We were taught that America belongs to the people.
But it doesn’t feel that way anymore, does it?
It feels like we’ve become spectators to our own democracy.
It feels like the people in charge don’t listen. Don’t care. Don’t even pretend.
And it’s no accident.
Because the system we live under wasn’t built for people like us. It’s been captured—by insiders who protect their own power, while working families get priced out, shouted down, and left behind.
That’s why today, I’m making it official:
I’m running for Congress—Tennessee’s 7th District—as an Independent.
Not because I want the title. But because I’m tired of watching this country lose its way. I’m tired of pretending the two-party machine is fixable from within. And I’m done being polite about the truth.
We are governed by a political class that no longer serves the people.

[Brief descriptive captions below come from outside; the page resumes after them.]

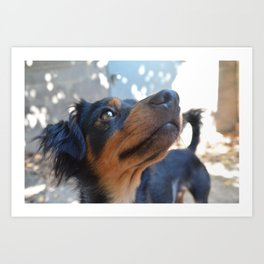 Chalie or Charly is one beatiful dog Art Print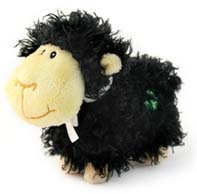 Huggable Shaggy Black Sheep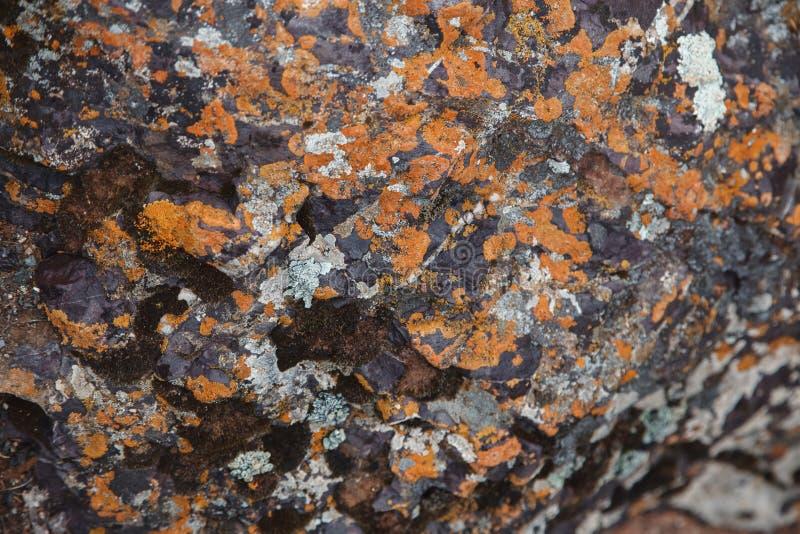 多彩多姿的冰砾飞机  美好的岩石表面关闭 五颜六色的织地不很细石头 高地令人惊讶的详细的背景  免版税图库摄影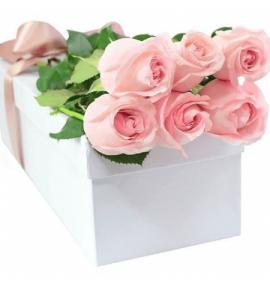 Caja de rosas Rosa Ternura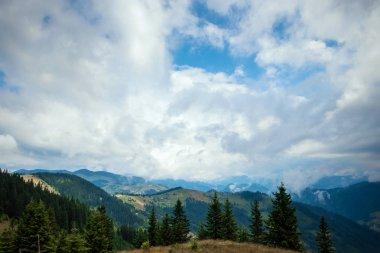 Mountain, beautiful landscape. Ukraine, the Carpathian Mountains. Concept of travel, tourism, holidays, vacation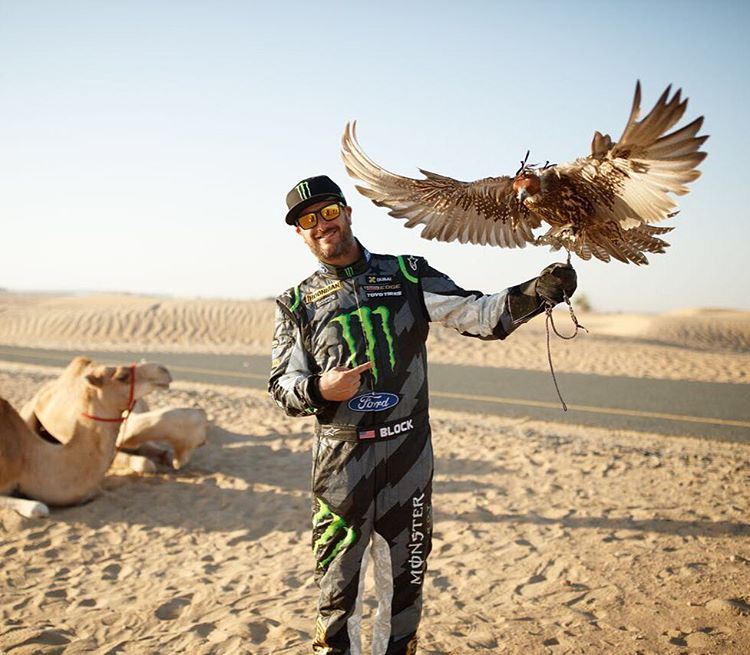 #TBT to that time I befriended a falcon while on the set of #GymkhanaEIGHT. #nbd #majesticbirdismajestic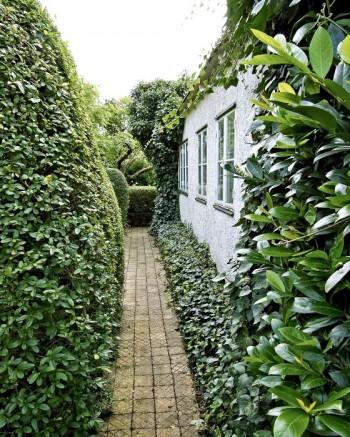 Klätterväxter och en välansad marktäckare, skuggröna, Pachysandra terminalis, invid väggen gör att hus och trädgård bildar en enhet. Gunnar Martinssons trädgård på Ven i Skåne.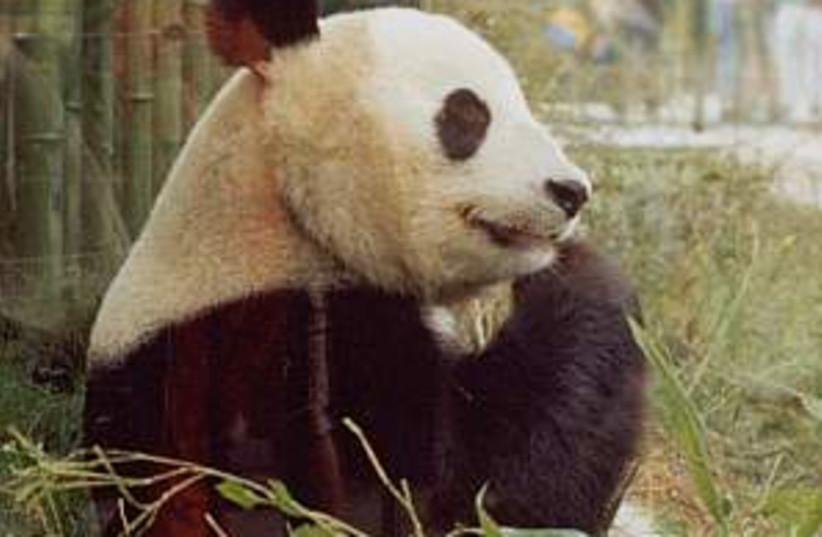 panda bear 298.88 (photo credit: Courtesy)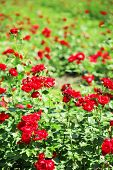 Beautiful red roses on green bush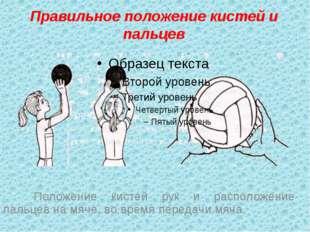 Правильное положение кистей и пальцев Положение кистей рук и расположение п
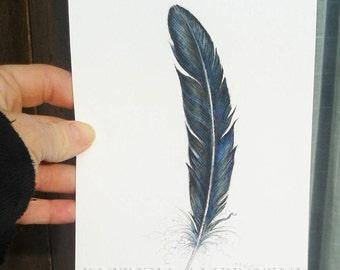Original 5x7 Watercolour Feather Study No.20. NOT A PRINT ..Original Painting,fine art-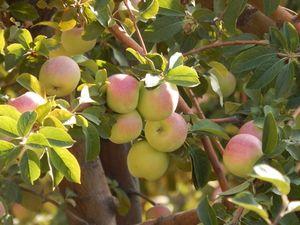 تدبیری که زیر درخت سیب گم شد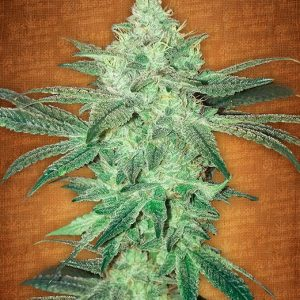 Fast Buds Stardawg female seeds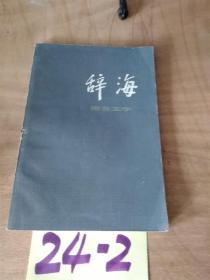 辞海 语言文字0.99元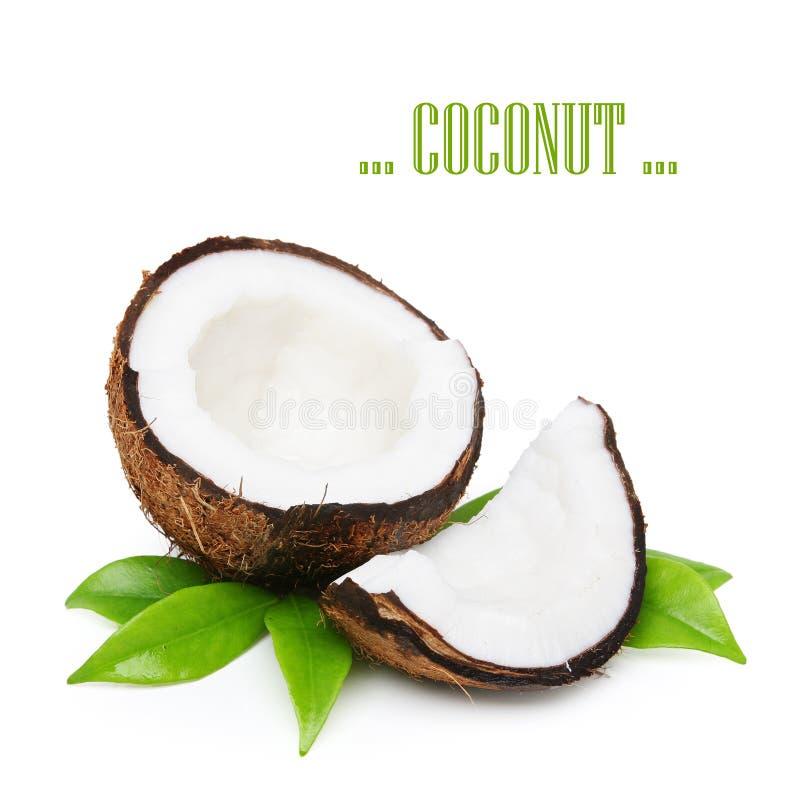Coco con las hojas verdes imagen de archivo libre de regalías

They’ve handed over lawmaking to the highest bidder. Let billionaires rig the tax code while small businesses collapse. Waged endless wars. Stacked up mountains of debt. And told us it’s all normal. The “cost of doing business.”
But I don’t believe this is normal. I believe it’s an indictment. Of both parties. Of the entire rigged machine.
This campaign is not about me.
It’s not about loyalty to a color or a party or a slogan.
It’s about representation. It’s about lifting the veil on a system that pretends to be democratic—but functions like a cartel. And it’s about giving voice to the 43% of Americans who now identify as independents—the largest political identity in the country.
They say independent candidates can’t win. But here’s what they’re really afraid of: That we do win. That we start telling the truth. That we make them remember who this country belongs to.
The Republicans and Democrats have had nearly 170 years of shared power—and this is what they’ve given us. Endless debt. A crumbling middle class. More division. Less freedom.
We keep being told that this time it’ll be different. But we all know the truth: Doing the same thing over and over and expecting different results isn’t hope—it’s insanity.
The system won’t change from within. So it’s time we change who we send to Washington.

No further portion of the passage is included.